Les certificats d’économie d’énergie sont-ils efficaces pour réduire la consommation ?
Le 7 novembre, la ministre déléguée à l’Industrie a rendu public son Livre blanc sur l’énergie, issu du débat national organisé récemment par le gouvernement sur le sujet. Après quelques consultations et modifications, ce texte deviendra loi d’orientation et déterminera la politique énergétique de la France pour les décennies à venir. La maîtrise de la consommation énergétique est la priorité du plan de Nicole Fontaine. Les certificats d’économie d’énergie, dont la mise en oeuvre est prévue pour 2005, sont le fer de lance de ce plan. Echangeables sur un marché, ils sont censés inciter les fournisseurs d’énergie à promouvoir des pratiques et des matériels anti-gaspillage auprès de leurs clients.
Les certificats d’économie d’énergie sont présentés au titre du chapitre "propositions du gouvernement", consacré à la maîtrise de la demande. Echangeables sur un marché, ils permettraient de "diffuser le plus largement possible le concept d’économies d’énergie et de s’attaquer aux gisements (...) concernant un nombre important d’acteurs".
En clair, pour réaliser les quotas d’économies d’énergie qui leur seront imposées, les fournisseurs d’énergie (électricité, gaz, fioul...) devront promouvoir auprès de leurs clients des pratiques "citoyennes".

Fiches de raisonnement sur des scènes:
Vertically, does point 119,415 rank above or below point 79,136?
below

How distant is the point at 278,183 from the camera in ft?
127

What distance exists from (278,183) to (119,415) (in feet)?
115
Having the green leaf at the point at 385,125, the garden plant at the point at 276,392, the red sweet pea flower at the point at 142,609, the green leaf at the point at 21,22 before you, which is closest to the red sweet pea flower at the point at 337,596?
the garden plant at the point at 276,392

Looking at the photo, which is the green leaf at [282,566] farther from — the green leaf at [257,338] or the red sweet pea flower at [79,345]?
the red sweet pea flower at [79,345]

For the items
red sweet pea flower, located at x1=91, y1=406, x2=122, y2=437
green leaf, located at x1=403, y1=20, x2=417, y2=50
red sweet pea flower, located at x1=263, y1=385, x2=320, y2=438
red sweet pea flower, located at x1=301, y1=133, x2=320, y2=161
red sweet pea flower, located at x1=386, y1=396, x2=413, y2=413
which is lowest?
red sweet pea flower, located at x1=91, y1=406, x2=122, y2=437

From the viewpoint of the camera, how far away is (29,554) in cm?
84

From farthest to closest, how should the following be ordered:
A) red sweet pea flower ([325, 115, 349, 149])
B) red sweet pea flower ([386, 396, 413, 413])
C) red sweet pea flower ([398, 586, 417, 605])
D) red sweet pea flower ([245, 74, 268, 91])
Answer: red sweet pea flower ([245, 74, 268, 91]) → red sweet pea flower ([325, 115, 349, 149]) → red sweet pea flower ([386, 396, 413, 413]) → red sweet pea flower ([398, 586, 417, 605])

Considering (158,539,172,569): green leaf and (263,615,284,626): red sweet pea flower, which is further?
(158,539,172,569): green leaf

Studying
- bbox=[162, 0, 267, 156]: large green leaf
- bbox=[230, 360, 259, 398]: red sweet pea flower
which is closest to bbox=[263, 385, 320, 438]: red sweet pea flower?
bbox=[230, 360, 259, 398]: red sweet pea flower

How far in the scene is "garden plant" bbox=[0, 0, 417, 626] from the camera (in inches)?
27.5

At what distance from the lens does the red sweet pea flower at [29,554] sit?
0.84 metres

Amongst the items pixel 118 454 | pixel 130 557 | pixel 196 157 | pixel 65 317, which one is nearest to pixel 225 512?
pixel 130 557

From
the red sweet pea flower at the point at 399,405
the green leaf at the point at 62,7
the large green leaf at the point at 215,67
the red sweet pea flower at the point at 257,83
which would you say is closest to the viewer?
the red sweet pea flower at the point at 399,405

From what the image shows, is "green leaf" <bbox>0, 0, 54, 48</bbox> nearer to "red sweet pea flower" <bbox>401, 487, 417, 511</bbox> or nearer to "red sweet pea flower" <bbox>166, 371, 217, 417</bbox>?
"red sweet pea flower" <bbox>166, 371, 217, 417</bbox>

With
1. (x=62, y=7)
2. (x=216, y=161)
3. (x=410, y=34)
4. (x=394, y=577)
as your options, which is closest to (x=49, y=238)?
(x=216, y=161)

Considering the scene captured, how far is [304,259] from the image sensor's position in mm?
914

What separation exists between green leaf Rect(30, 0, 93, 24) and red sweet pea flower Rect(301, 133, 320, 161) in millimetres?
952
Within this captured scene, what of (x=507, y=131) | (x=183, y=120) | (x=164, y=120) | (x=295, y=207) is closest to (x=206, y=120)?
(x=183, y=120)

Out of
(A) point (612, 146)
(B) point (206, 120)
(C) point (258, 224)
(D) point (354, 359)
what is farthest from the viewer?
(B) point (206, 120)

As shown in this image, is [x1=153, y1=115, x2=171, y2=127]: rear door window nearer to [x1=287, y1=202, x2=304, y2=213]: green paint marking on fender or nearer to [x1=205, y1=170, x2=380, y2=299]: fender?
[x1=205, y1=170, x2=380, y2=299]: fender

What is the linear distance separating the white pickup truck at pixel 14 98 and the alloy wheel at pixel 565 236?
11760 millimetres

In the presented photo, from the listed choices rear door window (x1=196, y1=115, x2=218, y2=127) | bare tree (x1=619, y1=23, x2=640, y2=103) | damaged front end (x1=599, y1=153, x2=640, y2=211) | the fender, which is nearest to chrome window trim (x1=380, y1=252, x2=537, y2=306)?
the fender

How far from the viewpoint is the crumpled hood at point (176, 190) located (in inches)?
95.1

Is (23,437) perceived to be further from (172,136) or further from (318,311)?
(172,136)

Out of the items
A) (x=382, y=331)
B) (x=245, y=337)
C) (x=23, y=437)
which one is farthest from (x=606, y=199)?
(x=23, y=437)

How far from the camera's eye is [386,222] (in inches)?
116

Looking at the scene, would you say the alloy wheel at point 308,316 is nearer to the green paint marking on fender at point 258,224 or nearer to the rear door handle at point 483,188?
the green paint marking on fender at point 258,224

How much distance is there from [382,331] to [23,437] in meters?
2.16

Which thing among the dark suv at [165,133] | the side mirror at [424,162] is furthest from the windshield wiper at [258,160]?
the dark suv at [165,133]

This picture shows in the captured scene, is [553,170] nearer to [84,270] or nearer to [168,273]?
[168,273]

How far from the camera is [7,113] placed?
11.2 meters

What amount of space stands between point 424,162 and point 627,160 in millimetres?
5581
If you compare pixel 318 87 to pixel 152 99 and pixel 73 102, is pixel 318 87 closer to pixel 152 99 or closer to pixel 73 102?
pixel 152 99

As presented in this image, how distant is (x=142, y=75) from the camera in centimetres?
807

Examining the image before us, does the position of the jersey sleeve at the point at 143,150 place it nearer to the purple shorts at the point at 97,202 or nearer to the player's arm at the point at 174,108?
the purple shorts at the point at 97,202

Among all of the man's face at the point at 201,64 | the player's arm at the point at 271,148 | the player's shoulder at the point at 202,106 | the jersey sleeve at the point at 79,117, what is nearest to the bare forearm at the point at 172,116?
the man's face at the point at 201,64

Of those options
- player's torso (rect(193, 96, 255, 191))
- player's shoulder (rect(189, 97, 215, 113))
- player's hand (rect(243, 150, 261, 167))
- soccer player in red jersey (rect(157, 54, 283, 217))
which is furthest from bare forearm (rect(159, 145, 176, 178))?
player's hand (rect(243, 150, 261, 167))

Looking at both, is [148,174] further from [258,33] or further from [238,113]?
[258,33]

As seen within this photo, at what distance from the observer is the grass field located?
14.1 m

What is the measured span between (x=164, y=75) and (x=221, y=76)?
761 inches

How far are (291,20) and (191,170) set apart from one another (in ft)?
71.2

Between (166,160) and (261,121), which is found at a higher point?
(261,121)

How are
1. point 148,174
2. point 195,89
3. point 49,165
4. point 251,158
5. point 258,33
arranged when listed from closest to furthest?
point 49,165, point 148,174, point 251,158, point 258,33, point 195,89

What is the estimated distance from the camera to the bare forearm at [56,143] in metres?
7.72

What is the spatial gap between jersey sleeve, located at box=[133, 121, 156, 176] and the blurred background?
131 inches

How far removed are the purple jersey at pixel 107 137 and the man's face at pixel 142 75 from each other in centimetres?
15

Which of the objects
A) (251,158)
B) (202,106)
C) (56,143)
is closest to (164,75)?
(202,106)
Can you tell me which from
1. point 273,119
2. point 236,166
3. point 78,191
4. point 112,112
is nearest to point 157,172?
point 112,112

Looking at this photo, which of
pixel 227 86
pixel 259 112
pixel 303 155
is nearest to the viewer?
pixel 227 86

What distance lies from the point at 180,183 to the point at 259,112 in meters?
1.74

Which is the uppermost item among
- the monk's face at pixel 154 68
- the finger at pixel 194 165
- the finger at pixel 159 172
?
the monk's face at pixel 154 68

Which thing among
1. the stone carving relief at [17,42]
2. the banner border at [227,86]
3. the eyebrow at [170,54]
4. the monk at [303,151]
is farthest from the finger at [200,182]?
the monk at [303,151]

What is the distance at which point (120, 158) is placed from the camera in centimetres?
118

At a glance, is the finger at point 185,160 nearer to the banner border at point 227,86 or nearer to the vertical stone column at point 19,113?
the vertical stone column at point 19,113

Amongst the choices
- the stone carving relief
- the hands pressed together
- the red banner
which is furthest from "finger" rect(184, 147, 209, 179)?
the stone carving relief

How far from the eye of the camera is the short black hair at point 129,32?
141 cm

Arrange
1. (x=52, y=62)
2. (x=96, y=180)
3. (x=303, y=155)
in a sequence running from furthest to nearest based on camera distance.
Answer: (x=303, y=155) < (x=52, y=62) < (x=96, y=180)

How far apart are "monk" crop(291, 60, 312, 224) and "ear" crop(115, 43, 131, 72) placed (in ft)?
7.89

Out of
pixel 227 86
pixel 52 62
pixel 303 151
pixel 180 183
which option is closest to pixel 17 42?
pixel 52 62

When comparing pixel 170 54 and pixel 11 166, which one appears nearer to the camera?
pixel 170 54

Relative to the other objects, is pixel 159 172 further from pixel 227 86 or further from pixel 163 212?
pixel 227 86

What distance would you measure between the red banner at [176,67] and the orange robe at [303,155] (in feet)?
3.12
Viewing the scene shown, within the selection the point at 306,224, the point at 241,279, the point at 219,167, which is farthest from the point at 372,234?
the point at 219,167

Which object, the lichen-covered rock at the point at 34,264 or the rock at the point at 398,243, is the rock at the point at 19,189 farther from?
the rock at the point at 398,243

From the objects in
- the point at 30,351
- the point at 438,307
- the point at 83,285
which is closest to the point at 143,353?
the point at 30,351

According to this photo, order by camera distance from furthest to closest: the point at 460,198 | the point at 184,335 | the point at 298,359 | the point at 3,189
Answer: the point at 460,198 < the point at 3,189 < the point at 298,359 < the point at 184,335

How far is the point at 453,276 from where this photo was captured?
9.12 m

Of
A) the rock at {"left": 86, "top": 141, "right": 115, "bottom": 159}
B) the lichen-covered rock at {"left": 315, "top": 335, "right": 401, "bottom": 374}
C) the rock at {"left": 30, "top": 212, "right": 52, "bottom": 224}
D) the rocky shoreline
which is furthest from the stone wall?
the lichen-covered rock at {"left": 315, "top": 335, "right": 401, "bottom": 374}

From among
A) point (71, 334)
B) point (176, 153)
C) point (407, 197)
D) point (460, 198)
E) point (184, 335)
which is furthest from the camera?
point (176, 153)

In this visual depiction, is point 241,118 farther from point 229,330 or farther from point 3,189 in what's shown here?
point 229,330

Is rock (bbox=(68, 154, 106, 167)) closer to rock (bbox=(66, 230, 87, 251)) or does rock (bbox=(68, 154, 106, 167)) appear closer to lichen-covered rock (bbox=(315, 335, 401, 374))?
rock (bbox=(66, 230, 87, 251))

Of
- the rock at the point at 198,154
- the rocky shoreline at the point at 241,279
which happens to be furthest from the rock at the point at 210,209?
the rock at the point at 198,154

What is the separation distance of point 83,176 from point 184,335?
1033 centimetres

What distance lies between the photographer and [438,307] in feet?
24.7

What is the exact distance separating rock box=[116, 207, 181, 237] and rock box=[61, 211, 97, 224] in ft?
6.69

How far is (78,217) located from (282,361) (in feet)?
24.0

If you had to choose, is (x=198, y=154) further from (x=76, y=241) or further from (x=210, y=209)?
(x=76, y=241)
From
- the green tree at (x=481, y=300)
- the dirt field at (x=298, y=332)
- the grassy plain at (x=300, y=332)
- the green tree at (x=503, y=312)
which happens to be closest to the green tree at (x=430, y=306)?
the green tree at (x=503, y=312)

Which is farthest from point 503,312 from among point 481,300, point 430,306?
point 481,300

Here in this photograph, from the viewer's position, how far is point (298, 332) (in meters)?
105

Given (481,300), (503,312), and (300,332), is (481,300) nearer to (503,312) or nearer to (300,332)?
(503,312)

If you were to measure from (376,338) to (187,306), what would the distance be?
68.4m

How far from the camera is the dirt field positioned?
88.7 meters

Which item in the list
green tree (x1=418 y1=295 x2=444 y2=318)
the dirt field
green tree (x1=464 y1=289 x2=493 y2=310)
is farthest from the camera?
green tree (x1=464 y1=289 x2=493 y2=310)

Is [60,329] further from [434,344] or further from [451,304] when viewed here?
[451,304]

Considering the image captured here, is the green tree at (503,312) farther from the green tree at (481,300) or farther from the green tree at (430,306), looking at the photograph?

> Exercices:
a: D'après le texte sur les certificats d'économie d'énergie, pour quelle année la mise en œuvre de ces certificats est-elle prévue ?
b: Recopiez le passage du texte sur les certificats d'économie d'énergie, tout ce qui va de « Le 7 novembre, la » jusqu'à « de leurs clients. », en renommant « fournisseurs d’énergie » en « distributeurs d’énergie ».
c: Rédigez la suite du texte sur les certificats d'économie d'énergie à partir de l'endroit où il s'arrête.

> Réponses par exercice:
a: Leur mise en œuvre est prévue pour 2005.

b:
Le 7 novembre, la ministre déléguée à l’Industrie a rendu public son Livre blanc sur l’énergie, issu du débat national organisé récemment par le gouvernement sur le sujet. Après quelques consultations et modifications, ce texte deviendra loi d’orientation et déterminera la politique énergétique de la France pour les décennies à venir. La maîtrise de la consommation énergétique est la priorité du plan de Nicole Fontaine. Les certificats d’économie d’énergie, dont la mise en oeuvre est prévue pour 2005, sont le fer de lance de ce plan. Echangeables sur un marché, ils sont censés inciter les distributeurs d’énergie à promouvoir des pratiques et des matériels anti-gaspillage auprès de leurs clients.

c:
Des bons de réduction
Exemple donné par le ministère : une compagnie d’électricité (EDF ou un de ses concurrents) offre à ses clients des bons de réduction sur des lampes à basse consommation, plus chères mais à la durée de vie plus longue que les ampoules classiques. Guidé par la fée électricité, l’usager court au rayon "luminaires" de la grande surface associée à l’opération. Le commerce en question renvoie ensuite les bons collectés au fournisseur. Ce dernier obtient alors des certificats en fonction des économies réalisées par les lampes ainsi écoulées. En l’occurence, une lampe est censée générer une économie totale d’environ 240 KWh.
Une fois qu’il a collecté des certificats, le fournisseur d’énergie pourra ensuite vendre à d’autres fournisseurs n’ayant pas accompli leurs devoirs, un peu sur le modèle des permis d’émission de CO2. La concurrence qui doit bientôt entrer en vigueur dans le secteur de l’électricité doit théoriquement "booster" un tel système.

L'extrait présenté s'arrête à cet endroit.